Not unlike St. Paul's Mishna reference (in the Holy epistle to the Corinthians) to the stone that followed post-exodus Israel around the desert en-route to the promised land, Tartarus has a root in tradition. In the book of Enoch we find a story wherein Angels who fell were placed in a Tartarus-esque “place”, out of harm's way. Whether Tartarus or this dark place wherein the Angels were cast and bound was revealed to Israel post or prior to the use and presuppositions of words like, “Abyss” or “Tartarus” or “Hades” or “Sheol” or “Abbadon”, I do not know.
The way I have approached the reality of the afterlife and the various Orthodox explanations is to accept what seems contradictory insofar as it does not contradict. What I mean here is that on some levels most of the Orthodox teachings on this subject do agree with one another up to a certain point.
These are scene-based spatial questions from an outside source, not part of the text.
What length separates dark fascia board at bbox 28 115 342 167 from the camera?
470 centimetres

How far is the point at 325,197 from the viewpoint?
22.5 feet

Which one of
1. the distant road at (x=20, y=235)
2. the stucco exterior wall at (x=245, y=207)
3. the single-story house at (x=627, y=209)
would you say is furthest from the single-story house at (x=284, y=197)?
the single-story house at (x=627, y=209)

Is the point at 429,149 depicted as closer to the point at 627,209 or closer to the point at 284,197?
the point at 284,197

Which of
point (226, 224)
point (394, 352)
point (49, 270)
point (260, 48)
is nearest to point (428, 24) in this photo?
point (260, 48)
Where they depart is when the teachings appear to us as etiological necessity. For example, if I say that Gehenna is a “place” then my mind as much as it is able to grasp is going to cling to geographic illustrations and references in order to keep its compass from spinning. Some fellow Orthodox brother stops by and says that Gehenna is a “state of being”, my brain is going to puff up and say, “that is contradictory and both of us can't be right.”
Another example: we often hear or read the word, “Hades” being called, “Hell” and as I understand, “hell”, Hades is not “hell” in the sense that the second death is a truer “hell” and yet at the same time it is appropriate to call Hades, “hell”. We certainly can receive a foretaste of that second death in Hades even if the Lake of Fire isn't “in” Hades. Again, we earthen vessels have to resort to cave paintings to explain the unexplainable because all we can write with is a pile of dust. Abraham's Bosom is also said to be in Hades. Go figure.
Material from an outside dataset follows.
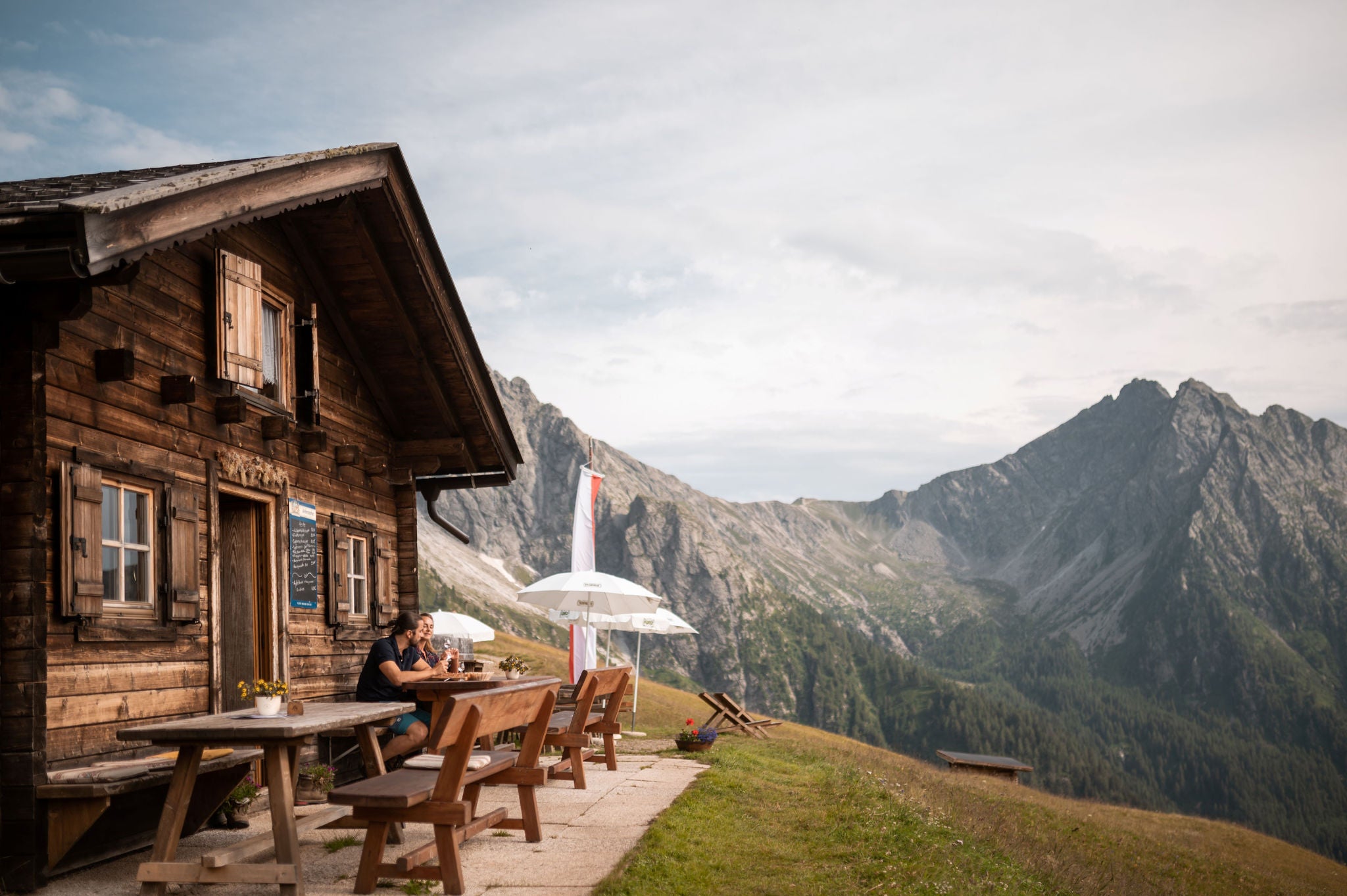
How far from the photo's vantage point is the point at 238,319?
893 cm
It is also appropriate to call Hades, “paradise”. Abraham's Bosom was (and still is!) considered to be “in” Hades. Hades is Sheol. Sheol was said to be divided into different compartments. Depending on the tradition, some Jewish sects or movements believed Sheol to be divided into two, four, twelve different sections. Our Lord speaks about there being at least two, however we are to understand “two”, I don't know.
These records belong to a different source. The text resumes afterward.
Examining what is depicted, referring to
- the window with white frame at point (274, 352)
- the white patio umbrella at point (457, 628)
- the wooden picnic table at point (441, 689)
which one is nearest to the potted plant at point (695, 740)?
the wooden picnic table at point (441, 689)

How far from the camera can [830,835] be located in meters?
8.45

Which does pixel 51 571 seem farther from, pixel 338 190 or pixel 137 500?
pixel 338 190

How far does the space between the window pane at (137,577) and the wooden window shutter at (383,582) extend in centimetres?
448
The kicker is when we begin to argue within ourselves whether we should think of these “places” as “states” or “geographical” realities. If holiness will improve our Noetic GPS then we would probably have little need for such arguments and become that which we seek to know the answer to. What need I of heaven when I become heaven, is one of my favorite quotes and I have forgotten who said it but I know that such a gem is a pile of dust that can only shine when tested by the fire. In other words, I am pretty sure that it was a canonized Saint who was inspired to say such a thing.
One glaring oversight that is common is the reality that Our Lord called Sheol, “Hades”. In more ways than one, that reality says much. He did not come for the gentile but for the Jew and yet the Jews were Hellenized Jews. I do not think that there is Irony in heaven but that reality still strikes awe in me.
We see but dimly. Our salvation is our aim. Much else will often cause the arrow to miss the mark. Communion with God is the mark. Knowing or satiating our curiosity about the particulars of the afterlife must be salvific. Regardless of the explanations of these types of subjects, the reality is that, either way, we will find out the answer – even if we never ask the question.